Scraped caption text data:
_ _ _ _ _ _ _

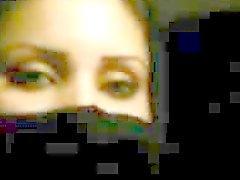 arábica menina niqab mostrando peitos grandes no carro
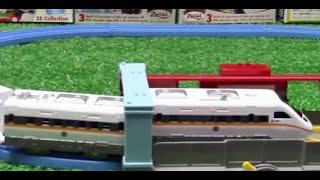 【juguetes de trenes】 Ost Escenario: J-13 Urban Station Tomy. 00828+es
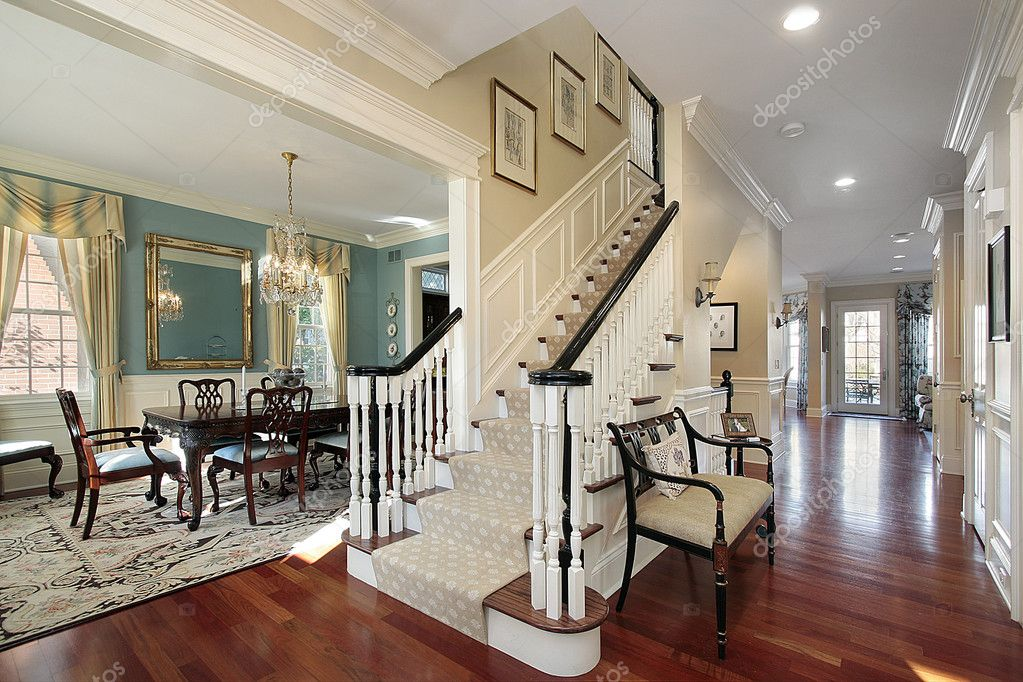 Open Foyer Images : Foyer in open floor plan — stock photo lmphot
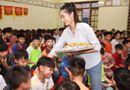 Việc tốt quanh ta - Lương Thuỳ Linh trở lại Cao Bằng khánh thành con đường xây ước mơ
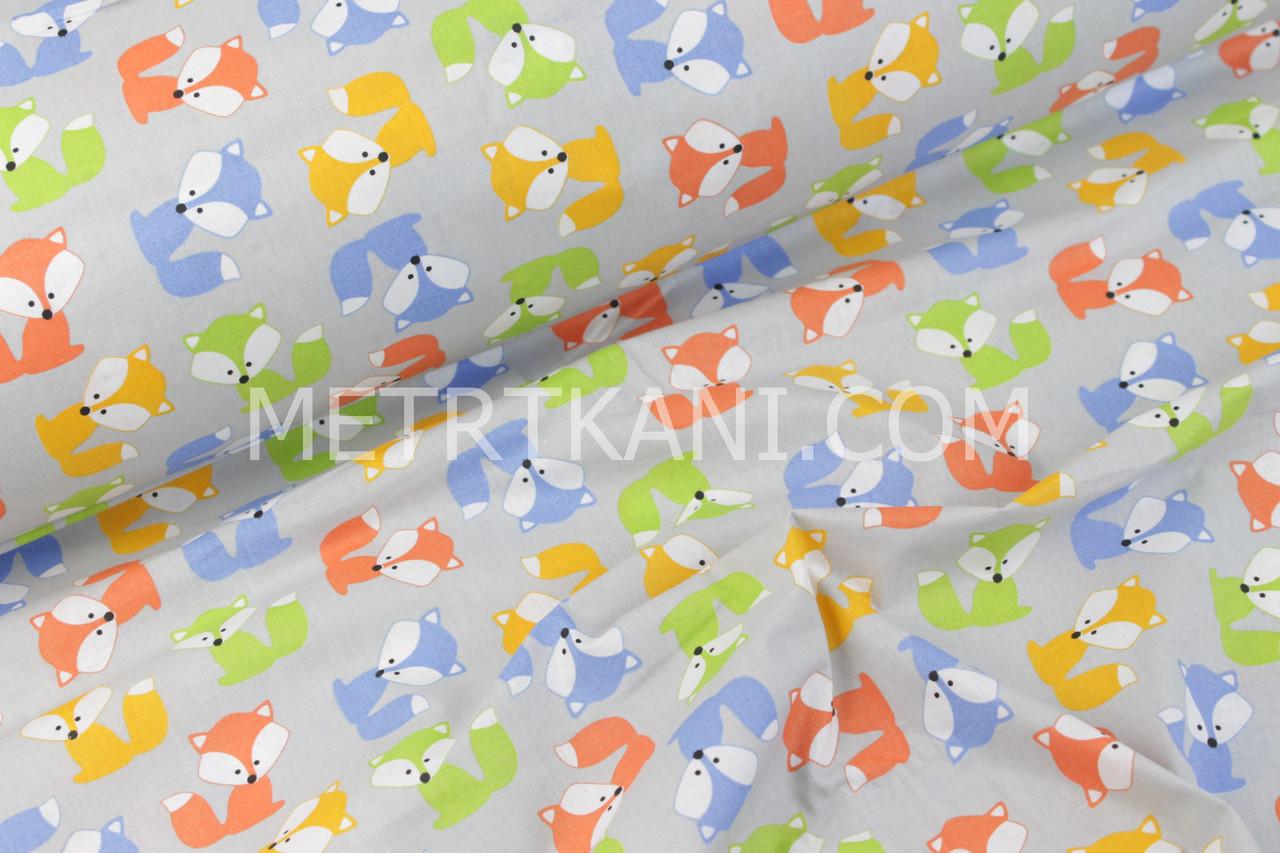 Польская ткань с разноцветными лисичками на сером фоне
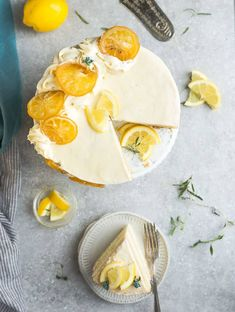 This Keto Lemon Cake is moist, soft and full of lemon flavor. It's easy to make in one bowl and the perfect low carb dessert for spring and summer parties. Paleo Lemon Cake, Sugar Free Lemon Cake, Gluten Free Lemon Cake, Keto Cake, Sugar Free Desserts, Lemon Desserts, Sugar Free Recipes, Avocado Recipes, Lemon Recipes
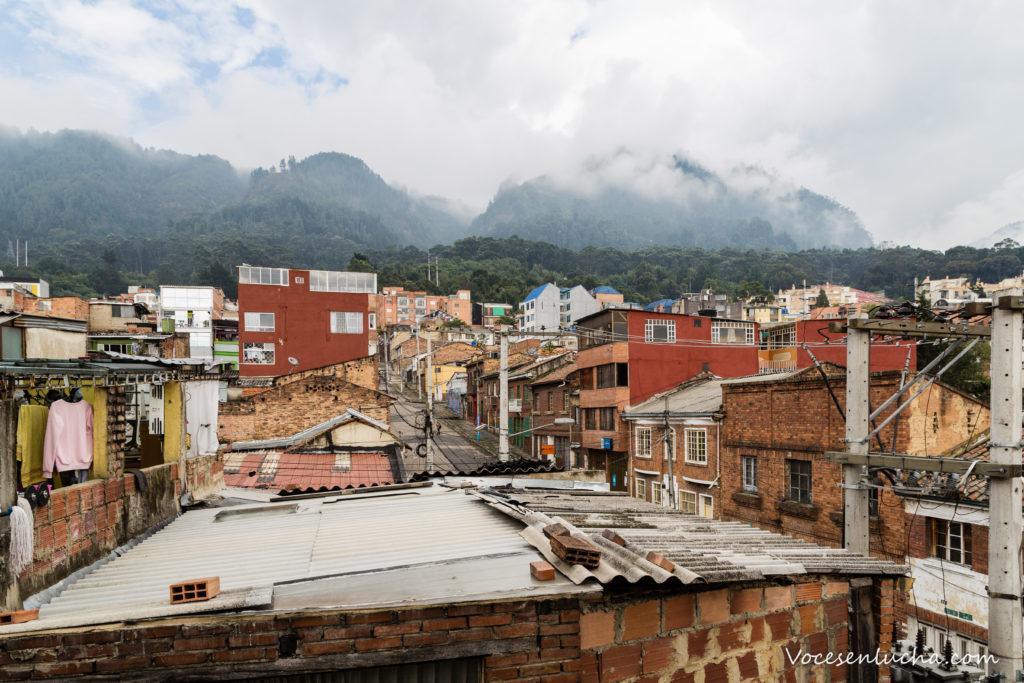 Imagen de las vistas desde la ventana de nuestra cuarentena. Barrio Santa Fe y Cerros Orientales de Bogotá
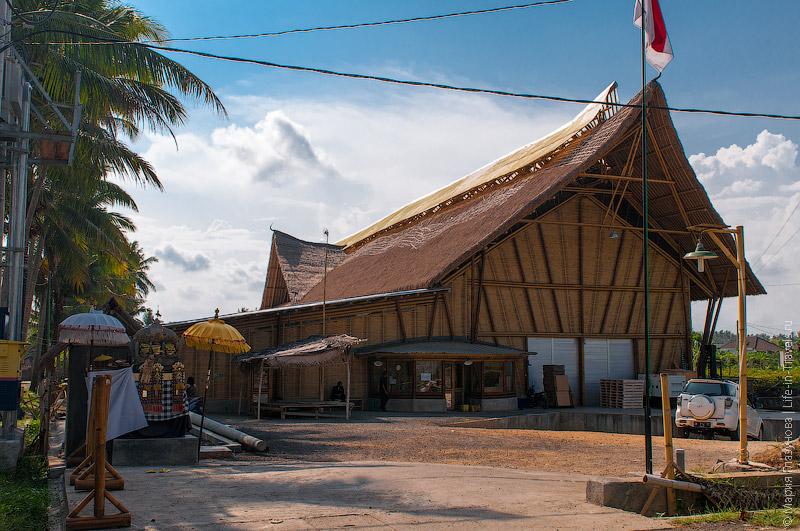 Здание фабрики из бамбука
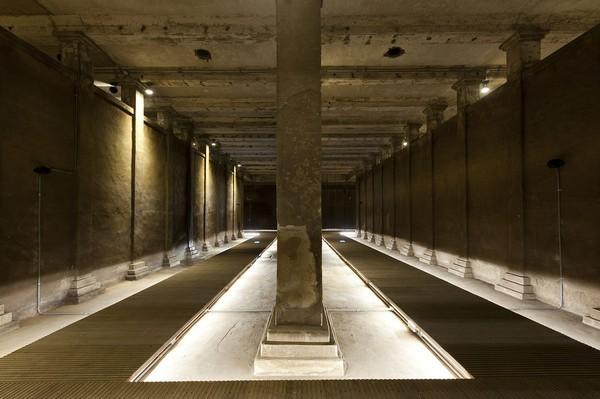 觀音山蓄水池為半地下式結構並設有迂迴型導流壁,內部冬暖夏涼,宛若地下水宮殿。 圖...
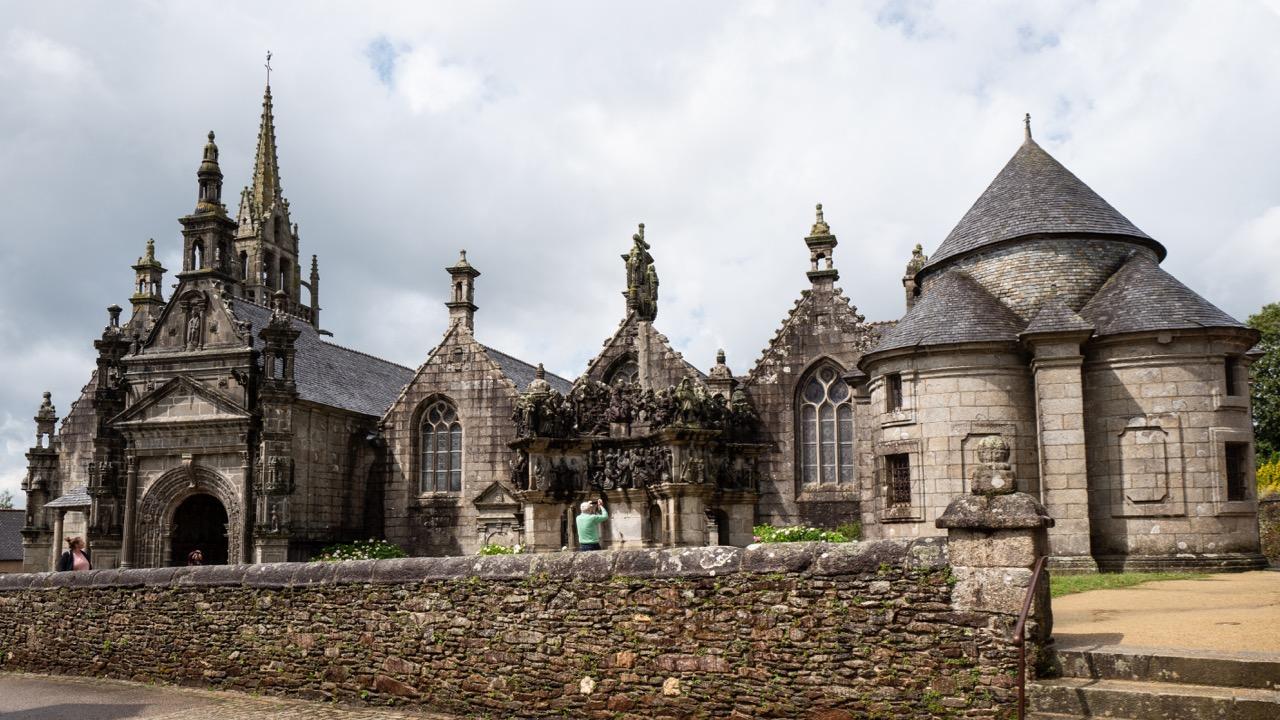 Außenansicht von Osten, rechts im Bild der runde Anbau der Sakristei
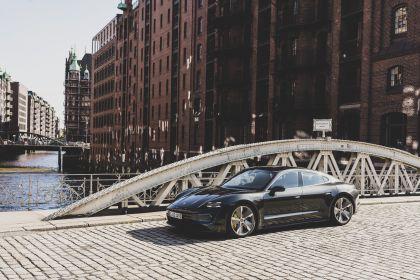 2020 Porsche Taycan turbo S 518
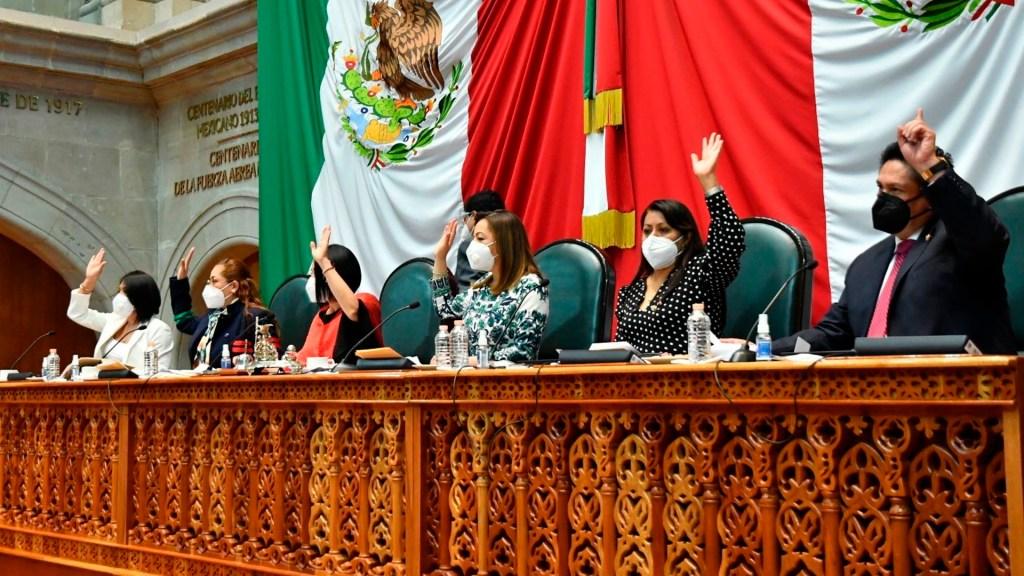 Violencia contra adultos mayores se castigará con hasta 15 años de cárcel en Edomex - Sesión del Congreso mexiquense. Foto Twitter @Legismex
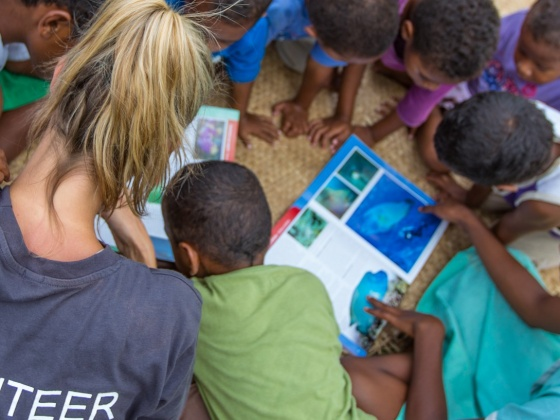 Vinaka Fiji - Children & School Project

_ _ _ _ _ _ _

Take only the lines above from the one that has "Imagen de las" through the one that has "Außenansicht von Osten, rechts" and reproduce them exactly, omitting any pictures.

▸ **Written reply**:
 Imagen de las vistas desde la ventana de nuestra cuarentena. Barrio Santa Fe y Cerros Orientales de Bogotá
 Здание фабрики из бамбука
 觀音山蓄水池為半地下式結構並設有迂迴型導流壁,內部冬暖夏涼,宛若地下水宮殿。 圖...
 Außenansicht von Osten, rechts im Bild der runde Anbau der Sakristei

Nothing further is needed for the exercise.